Editor’s note: This article first appeared on the website 1212Response.org
It’s 8am and 17 people have gathered at the Orlando International Airport for a flight to the Dominican Republic. A few days later we would be standing in a circle on a huge oceanfront patio, crying, hugging, holding hands, processing the previous few days. We visited four bateys (the villages that surround the sugarcane fields), saved eight adults and ten children, handed out 1300 pounds of rice and beans, gave out backpacks and school notebooks, cut 12 heads of hair, and installed 15 water filtration systems. Strangers became family. We prayed, sang, and laughed.
In March of 2020, most of these same 17 people were ready to board the plane to Santo Domingo. However, at the last minute we were forced to cancel the trip due to the outbreak of Covid. It wasn’t until nearly 2 1/2 years later that we were able to gather again and fly down to serve in the bateys around La Romana, Dominican Republic.

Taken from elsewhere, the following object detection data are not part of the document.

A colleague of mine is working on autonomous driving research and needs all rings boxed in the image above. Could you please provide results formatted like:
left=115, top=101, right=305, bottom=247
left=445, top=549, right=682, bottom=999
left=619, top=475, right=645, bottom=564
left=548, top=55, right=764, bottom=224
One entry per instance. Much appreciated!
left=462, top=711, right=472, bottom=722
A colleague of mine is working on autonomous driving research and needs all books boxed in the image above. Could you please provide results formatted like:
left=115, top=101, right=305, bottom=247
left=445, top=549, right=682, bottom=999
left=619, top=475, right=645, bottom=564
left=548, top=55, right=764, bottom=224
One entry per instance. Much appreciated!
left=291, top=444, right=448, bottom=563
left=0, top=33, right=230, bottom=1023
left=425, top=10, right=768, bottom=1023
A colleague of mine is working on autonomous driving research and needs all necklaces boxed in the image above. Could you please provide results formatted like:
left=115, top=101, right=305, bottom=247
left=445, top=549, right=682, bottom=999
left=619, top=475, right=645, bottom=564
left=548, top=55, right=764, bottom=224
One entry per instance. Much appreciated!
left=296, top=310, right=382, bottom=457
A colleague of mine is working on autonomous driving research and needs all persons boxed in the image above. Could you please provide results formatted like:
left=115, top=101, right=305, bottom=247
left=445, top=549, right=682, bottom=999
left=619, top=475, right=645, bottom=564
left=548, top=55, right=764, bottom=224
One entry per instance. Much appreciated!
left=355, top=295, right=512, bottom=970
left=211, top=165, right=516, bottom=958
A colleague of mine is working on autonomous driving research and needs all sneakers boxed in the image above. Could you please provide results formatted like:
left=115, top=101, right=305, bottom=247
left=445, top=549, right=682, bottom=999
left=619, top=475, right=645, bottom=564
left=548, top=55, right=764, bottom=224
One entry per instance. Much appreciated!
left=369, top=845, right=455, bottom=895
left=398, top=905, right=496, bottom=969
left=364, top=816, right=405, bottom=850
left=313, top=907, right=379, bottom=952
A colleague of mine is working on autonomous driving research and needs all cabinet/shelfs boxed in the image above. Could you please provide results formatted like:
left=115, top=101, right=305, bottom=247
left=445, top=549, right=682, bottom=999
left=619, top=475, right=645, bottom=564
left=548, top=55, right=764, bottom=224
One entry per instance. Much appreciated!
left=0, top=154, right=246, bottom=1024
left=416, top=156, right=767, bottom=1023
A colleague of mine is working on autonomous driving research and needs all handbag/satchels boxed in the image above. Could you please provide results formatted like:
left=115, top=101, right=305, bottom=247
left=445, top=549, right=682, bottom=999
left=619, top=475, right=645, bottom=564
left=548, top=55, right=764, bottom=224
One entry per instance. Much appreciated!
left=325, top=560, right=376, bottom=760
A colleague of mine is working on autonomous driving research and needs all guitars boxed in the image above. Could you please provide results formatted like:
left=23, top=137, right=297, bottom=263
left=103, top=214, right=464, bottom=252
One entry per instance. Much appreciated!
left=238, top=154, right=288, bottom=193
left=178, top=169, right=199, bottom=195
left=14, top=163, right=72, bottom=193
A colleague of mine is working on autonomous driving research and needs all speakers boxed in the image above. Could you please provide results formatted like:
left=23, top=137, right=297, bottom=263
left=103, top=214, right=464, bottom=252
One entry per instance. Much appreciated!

The ride from the airport in Santo Domingo to La Romana is about two hours. Two hours on a rickety bus, where turning on the air conditioning means opening the windows. However, it is a great opportunity for us to get to know each other a little better and prepare our hearts to transform others.
The people of La Romana are very simple, but they are also incredibly passionate about their faith. Church service is a daily event there. Here in the United States, we spend a week rehearsing songs and writing scripts for our Sunday services. In the Dominican Republic, they sing whatever comes to them with joy and pastors preach whatever God puts on their hearts. We visited four churches during our visit, and each service was more joyous than the last. Though the services were spoken in Spanish, it wasn’t a barrier for us. We knew we were rejoicing with our fellow brothers and sisters in the Lord, and for that moment we were all one speaking the same language of Jesus. It was also not unusual for us to attend an impromptu church service at a batey. Residents gather, pull chairs from their houses, and bring out the bongo drums and guitars. And again, they dance and sing with everything in their hearts.
For me personally, I have never felt so close to God as I do while on a mission trip. I can feel my faith grow deeper in His name. I shed my inhibitions and pray with all my heart. I hug harder than I have ever hugged before. I feel the calling. I feel like I belong. It’s an experience that changes your foundation, your values, and your soul.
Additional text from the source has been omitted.